4.1 Kaufman Hall may, in its sole discretion, provide updates to the Product(s) from time to time that incorporate generally applicable federal and/or state changes and any other content changes, as required. Any such update(s) to the Product(s) will be made available to Client on the terms set forth herein so long as Client is then current with respect to fee(s) in the applicable Engagement Agreement. If requested by Licensee, subject to the agreement of Licensor and the payment of additional fees set forth in a Statement of Work or other binding writing between the parties, non-standard features, add-ons, customizations and enhancements (e.g., single sign-on, custom branding, reports, dashboards or interfaces, stand-alone environment) may be incorporated into the Product(s) by Licensor. In such event, except as otherwise provided herein, Licensor will grant Licensee a license to these enhancements or modifications during the duration of this Agreement.
5. LIMITED WARRANTY.
5.1 Kaufman Hall warrants that for so long as these Terms remain in effect that the Product(s) will materially conform to the documentation provided by Kaufman Hall, including for example, user guides and technical documentation as modified from time to time.

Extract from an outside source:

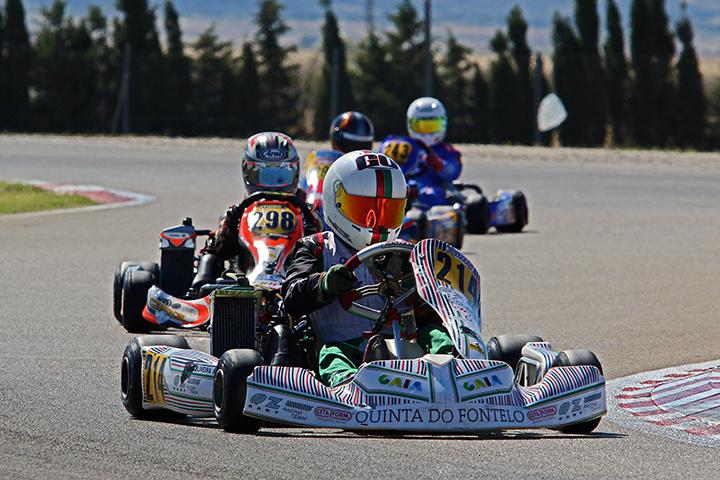 Guilherme de Oliveira está no top-5 da categoria Júnior das Series Rotax Espanha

5.2 EXCEPT FOR THE LIMITED WARRANTY DESCRIBED ABOVE, THERE ARE NO WARRANTIES BY KAUFMAN HALL TO CLIENT OR ANY OTHER PERSON OR ENTITY FOR THE PRODUCT(S), THE RELATED MATERIALS, EXPRESS OR IMPLIED, INCLUDING BUT NOT LIMITED TO, THE IMPLIED WARRANTIES OF MERCHANTABILITY AND FITNESS FOR A PARTICULAR PURPOSE OR OTHER OBLIGATIONS ARISING FROM COURSE OF PERFORMANCE, COURSE OF DEALING OR USAGE OF TRADE; ALL SUCH WARRANTIES ARE EXPRESSLY AND SPECIFICALLY DISCLAIMED. KAUFMAN HALL EXPRESSLY DISCLAIMS ANY REPRESENTATIONS OR WARRANTIES THAT CLIENT’S USE OF THE PRODUCT(S) WILL SATISFY ANY STATUTORY OR REGULATORY OBLIGATIONS, OR WILL ASSIST WITH, GUARANTEE OR OTHERWISE ENSURE COMPLIANCE WITH ANY APPLICABLE LAWS OR REGULATIONS, INCLUDING BUT NOT LIMITED TO HIPAA, THE GRAMM-LEACH-BLILEY ACT OF 1999, THE SARBANES-OXLEY ACT OF 2002, OR OTHER FEDERAL OR STATE STATUTES OR REGULATIONS. KAUFMAN HALL DOES NOT WARRANT THAT THE PRODUCT(S) WILL BE ERROR OR BUG FREE OR FREE FROM VIRUSES OR OTHER MALICIOUS CODE, WILL PERFORM IN AN UNINTERRUPTED MANNER, OR WILL MEET THE CLIENT’S REQUIREMENTS. KAUFMAN HALL IS NOT RESPONSIBLE FOR ANY DELAYS, DELIVERY FAILURES, OR ANY OTHER LOSS OR DAMAGE RESULTING FROM THE TRANSFER OF DATA OVER COMMUNICATIONS NETWORKS AND FACILITIES, INCLUDING THE INTERNET, AND CLIENT ACKNOWLEDGES THAT THE PRODUCT(S) MAY BE SUBJECT TO LIMITATIONS, DELAYS AND OTHER PROBLEMS INHERENT IN THE USE OF SUCH COMMUNICATIONS FACILITIES.
5.3 The warranties and any Client remedies associated therewith shall be null and void, and Client may not rely upon them if the Product(s) has/have not been used in accordance with these Terms and the documentation for the Product(s).
5.4 Kaufman Hall makes no representation that the Product(s) is/are appropriate or available for use in locations other than the United States of America. If Client uses the Product(s) from outside the United States of America, Client is solely responsible for compliance with all applicable laws, including without limitation export and import regulations of other countries.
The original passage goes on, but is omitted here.